Why can lists not be used as dictionary keys? [duplicate]

Question

I would like to have a list that is a key in a dictionary, defined like that:

data = { 
  [24,48,96]: ["QN.FN.EQ", "OT.AR.LN", "BL.VL.TR"] 
}

This does not work... the error says because "list type is not hashable...".

Is there any workaround? In order to be able to get data from that dictionary like this:

data[[24,48,96]] # => ["QN.FN.EQ", "OT.AR.LN", "BL.VL.TR"]

The only solution that I have now is - to convert the list to a string and use strings as keys.

data = { 
  "24,48,96": ["QN.FN.EQ", "OT.AR.LN", "BL.VL.TR"] 
}
arr = [24,48,96]
print(data[','.join(map(str,arr))])

Answer 1

I'm answering the question in the title of this post. :)

Because lists are mutable, dict keys need to be hashable, and hashing mutable objects is a bad idea because hash values should be computed on the basis of instance attributes.

Example 1: hashing a mutable object where the hash value is based on a mutable characteristic of the object.

>>> class stupidlist(list):
...     def __hash__(self):
...         return len(self)
... 
>>> stupid = stupidlist([1, 2, 3])
>>> d = {stupid: 0}
>>> stupid.append(4)
>>> stupid
[1, 2, 3, 4]
>>> d
{[1, 2, 3, 4]: 0}
>>> stupid in d
False
>>> stupid in d.keys()
False
>>> stupid in list(d.keys())
True

After mutating stupid, it cannot be found in the dict any longer because the hash changed. Only a linear scan over the list of the dict's keys finds stupid.

Example 2: ... but why not just a constant hash value?

>>> class stupidlist2(list):
...     def __hash__(self):
...         return id(self)
... 
>>> stupidA = stupidlist2([1, 2, 3])
>>> stupidB = stupidlist2([1, 2, 3])
>>> 
>>> stupidA == stupidB
True
>>> stupidA in {stupidB: 0}
False

That's not a good idea as well because equal objects should hash identically such that you can find them in a dict or set.

Example 3: ... ok, what about constant hashes across all instances?!

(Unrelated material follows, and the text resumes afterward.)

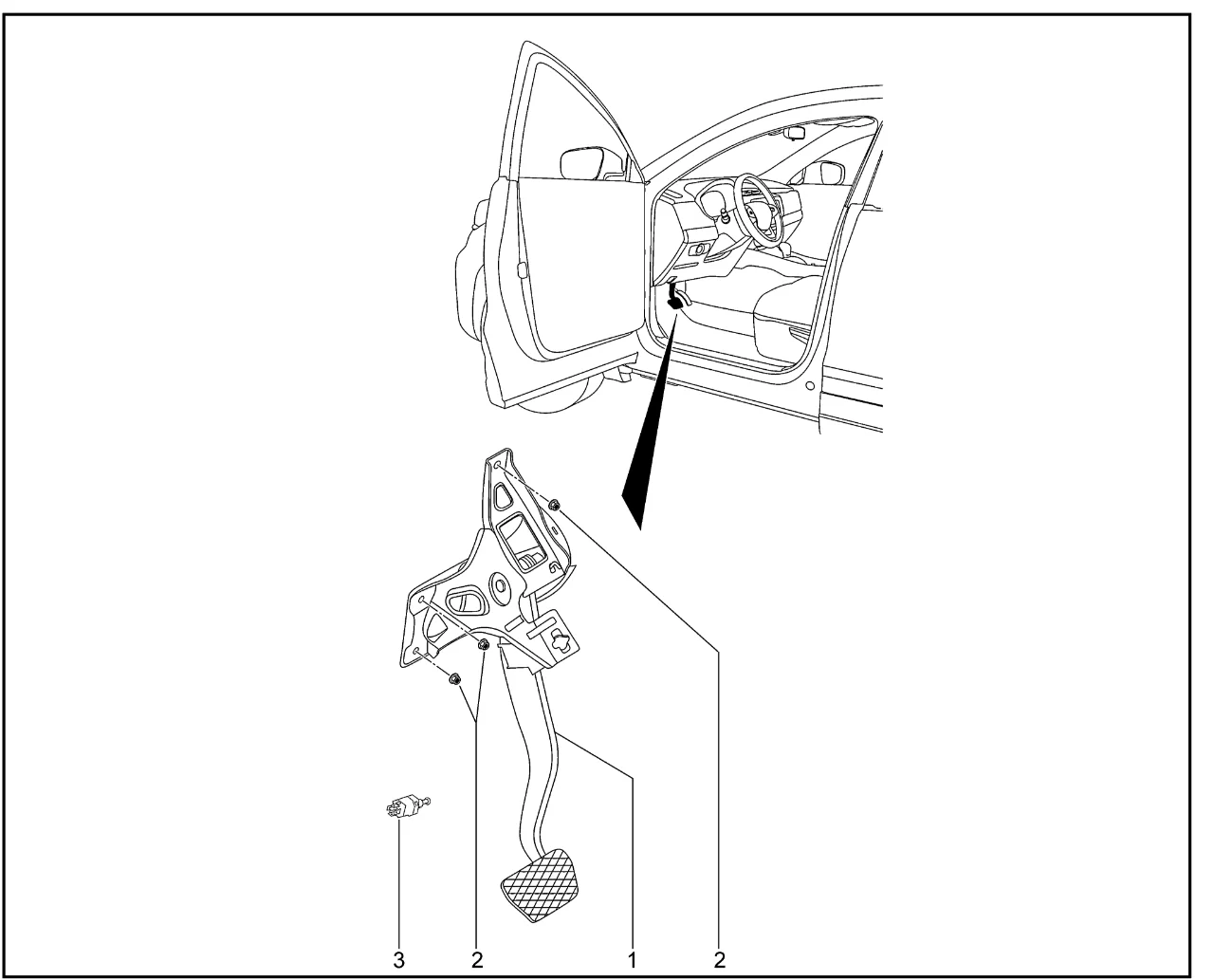 3 2 1 2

>>> class stupidlist3(list):
...     def __hash__(self):
...         return 1
... 
>>> stupidC = stupidlist3([1, 2, 3])
>>> stupidD = stupidlist3([1, 2, 3])
>>> stupidE = stupidlist3([1, 2, 3, 4])
>>> 
>>> stupidC in {stupidD: 0}
True
>>> stupidC in {stupidE: 0}
False
>>> d = {stupidC: 0}
>>> stupidC.append(5)
>>> stupidC in d
True

Things seem to work as expected, but think about what's happening: when all instances of your class produce the same hash value, you will have a hash collision whenever there are more than two instances as keys in a dict or present in a set.

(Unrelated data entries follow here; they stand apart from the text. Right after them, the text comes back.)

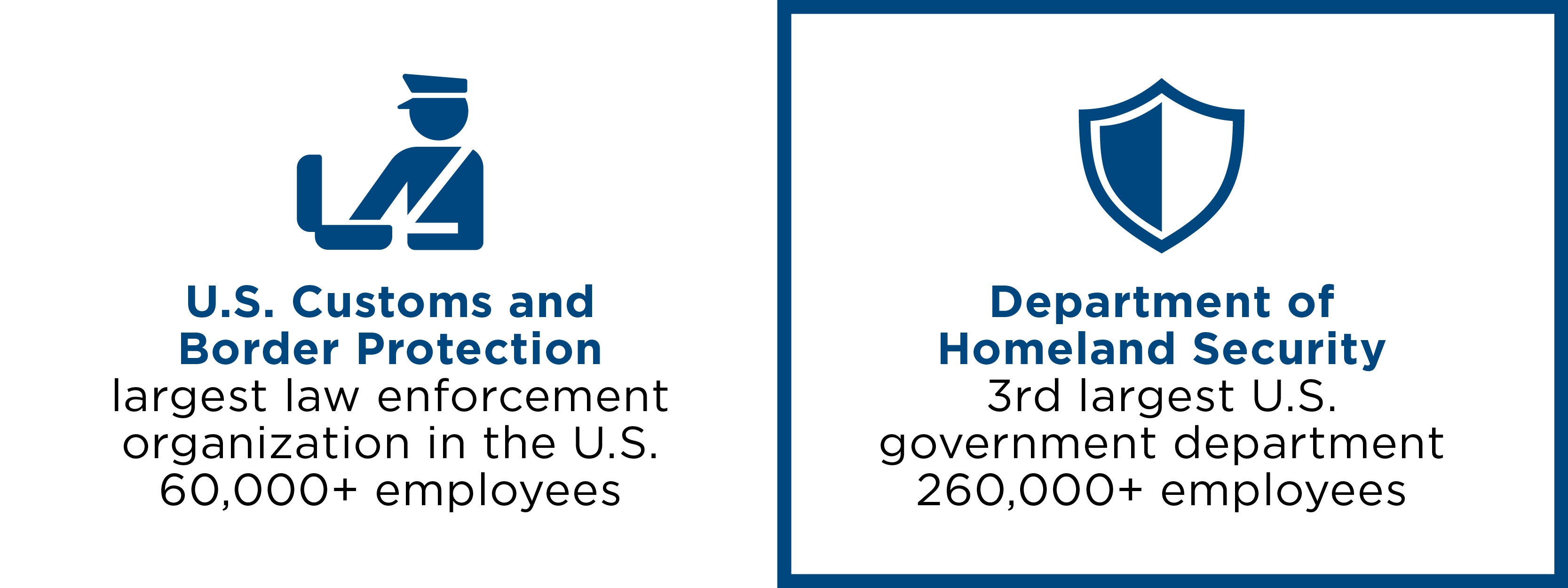 U.S. Customs and Border Protection
largest law enforcement organization in the U.S.
60,000+ employees

Department of Homeland Security
3rd largest U.S. government department
260,000+ employees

Finding the right instance with d[key] or key in d needs to perform as many equality checks as there are instances of stupidlist3 in the dict's keys. At this point, the purpose of the dictionary - O(1) lookup - is completely defeated. This is demonstrated in the following timings (done with IPython).

Some Timings

>>> lists_list = [[i]  for i in range(1000)]
>>> stupidlists_set = {stupidlist3([i]) for i in range(1000)}
>>> tuples_set = {(i,) for i in range(1000)}
>>> l = [999]
>>> s = stupidlist3([999])
>>> t = (999,)
>>> 
>>> %timeit l in lists_list
25.5 µs ± 442 ns per loop (mean ± std. dev. of 7 runs, 10000 loops each)
>>> %timeit s in stupidlists_set
38.5 µs ± 61.2 ns per loop (mean ± std. dev. of 7 runs, 10000 loops each)
>>> %timeit t in tuples_set
77.6 ns ± 1.5 ns per loop (mean ± std. dev. of 7 runs, 10000000 loops each)

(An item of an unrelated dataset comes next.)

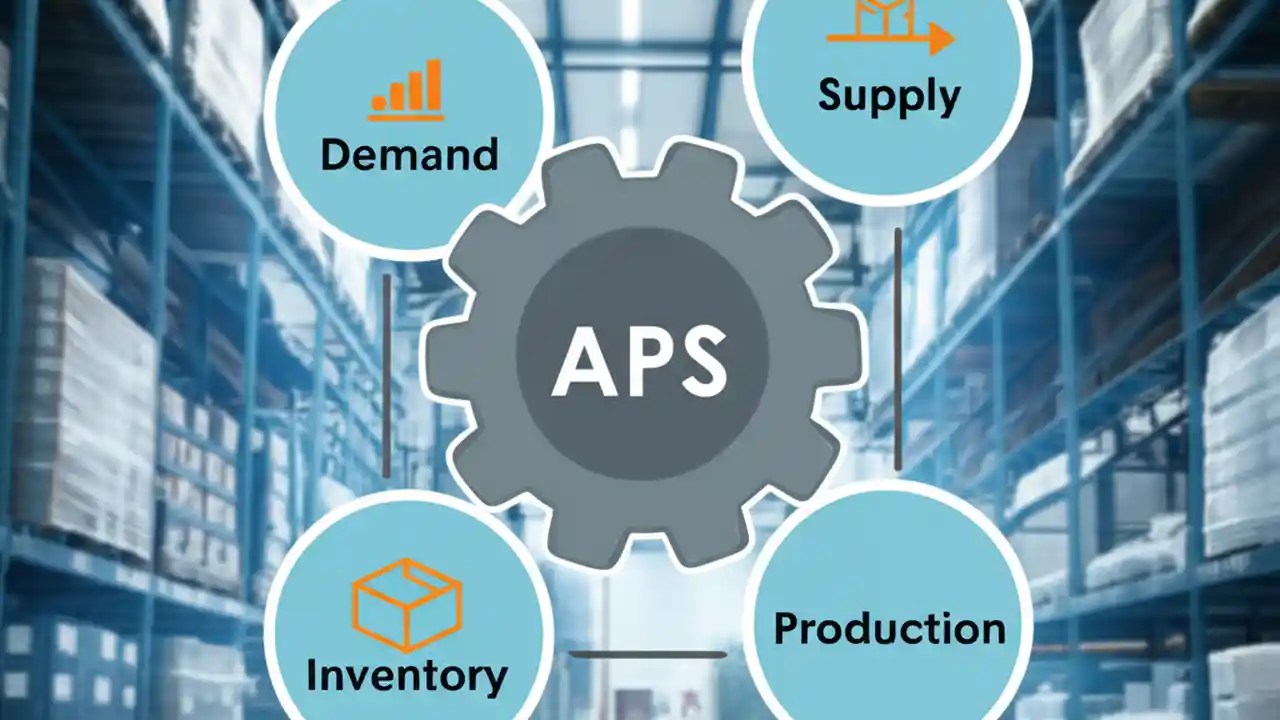 Demand

Supply

APS

Inventory

Production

As you can see, the membership test in our stupidlists_set is even slower than a linear scan over the whole lists_list, while you have the expected super fast lookup time (factor 500) in a set without loads of hash collisions.

---

TL; DR: you can use tuple(yourlist) as dict keys, because tuples are immutable and hashable.

Answer 2

You can use a tuple as a dictionary key instead:

data = { 
    (24,48,96): ["QN.FN.EQ", "OT.AR.LN", "BL.VL.TR"] 
}

print data[(24,48,96)]